=== DATA FOR THIS EXERCISE ===
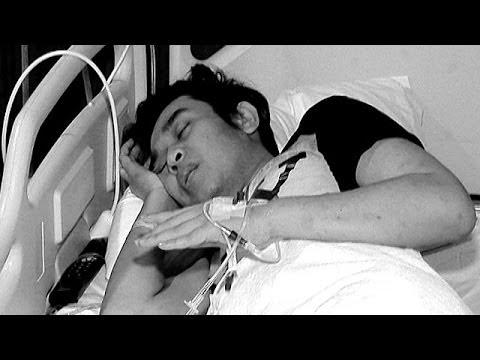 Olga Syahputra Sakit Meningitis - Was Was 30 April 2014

---

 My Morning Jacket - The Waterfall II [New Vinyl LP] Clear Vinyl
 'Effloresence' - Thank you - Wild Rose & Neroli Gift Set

=== TASK GOAL ===
In the entries above, find the line holding "My Morning Jacket" and the line holding "Neroli Gift Set"; print both of them and every line between, exactly, and nothing else.

=== SOLUTION ===
 My Morning Jacket - The Waterfall II [New Vinyl LP] Clear Vinyl
 'Effloresence' - Thank you - Wild Rose & Neroli Gift Set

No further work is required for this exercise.